## Aim of the task
Transcribe the passage about making ecocide a crime word for word, from "The British lawyer" up to and including "international criminal court.".

## Source text

WILLIAM Wilberforce is popularly credited with the abolition of the slave trade. But the campaigners — far ahead of their time in their methods — had recognised the need for a major business figure to stand beside them and declare his (it was two centuries ago) support. That man was Charles Grant, chairman of the East India Company, which then controlled over half of world trade.

The British lawyer Polly Higgins often draws parallels between the campaign to outlaw slavery and her initiative — to abolish ecocide — the destruction of the natural world. Think poisoning a river, tropical deforestation, or the havoc wreaked by climate change. The comparison is not original but it is valid, concerning the protection of powerful business interests, the damage that they cause but often do not see, and the prevailing ideology that some people can have dominion over others or their environment without consequences.

Higgins’s solution is also as simple as the outright outlawing of slavery: the campaign wants environmental destruction to be declared illegal by making it a fifth crime against peace in the international criminal court.

## Extracted data
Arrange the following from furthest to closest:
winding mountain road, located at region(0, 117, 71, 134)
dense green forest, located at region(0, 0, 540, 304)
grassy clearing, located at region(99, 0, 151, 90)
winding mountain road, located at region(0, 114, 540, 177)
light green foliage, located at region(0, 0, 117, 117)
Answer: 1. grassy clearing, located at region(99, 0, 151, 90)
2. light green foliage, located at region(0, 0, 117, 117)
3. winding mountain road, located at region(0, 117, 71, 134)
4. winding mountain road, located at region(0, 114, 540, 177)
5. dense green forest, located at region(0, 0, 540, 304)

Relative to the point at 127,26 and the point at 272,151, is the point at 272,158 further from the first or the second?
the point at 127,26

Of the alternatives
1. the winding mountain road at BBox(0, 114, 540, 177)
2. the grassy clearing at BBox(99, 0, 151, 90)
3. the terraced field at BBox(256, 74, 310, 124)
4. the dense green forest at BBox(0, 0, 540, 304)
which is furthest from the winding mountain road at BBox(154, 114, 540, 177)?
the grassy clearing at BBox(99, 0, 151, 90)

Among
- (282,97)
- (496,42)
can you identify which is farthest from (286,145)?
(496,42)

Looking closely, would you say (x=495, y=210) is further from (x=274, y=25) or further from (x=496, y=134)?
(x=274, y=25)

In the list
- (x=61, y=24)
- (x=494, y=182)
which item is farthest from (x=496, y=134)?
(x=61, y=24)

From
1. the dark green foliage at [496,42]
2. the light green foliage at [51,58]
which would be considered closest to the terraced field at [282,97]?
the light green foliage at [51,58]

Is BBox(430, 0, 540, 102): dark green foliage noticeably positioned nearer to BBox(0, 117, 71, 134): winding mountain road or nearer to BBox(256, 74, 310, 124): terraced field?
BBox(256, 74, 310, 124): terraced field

## The result
The British lawyer Polly Higgins often draws parallels between the campaign to outlaw slavery and her initiative — to abolish ecocide — the destruction of the natural world. Think poisoning a river, tropical deforestation, or the havoc wreaked by climate change. The comparison is not original but it is valid, concerning the protection of powerful business interests, the damage that they cause but often do not see, and the prevailing ideology that some people can have dominion over others or their environment without consequences.

Higgins’s solution is also as simple as the outright outlawing of slavery: the campaign wants environmental destruction to be declared illegal by making it a fifth crime against peace in the international criminal court.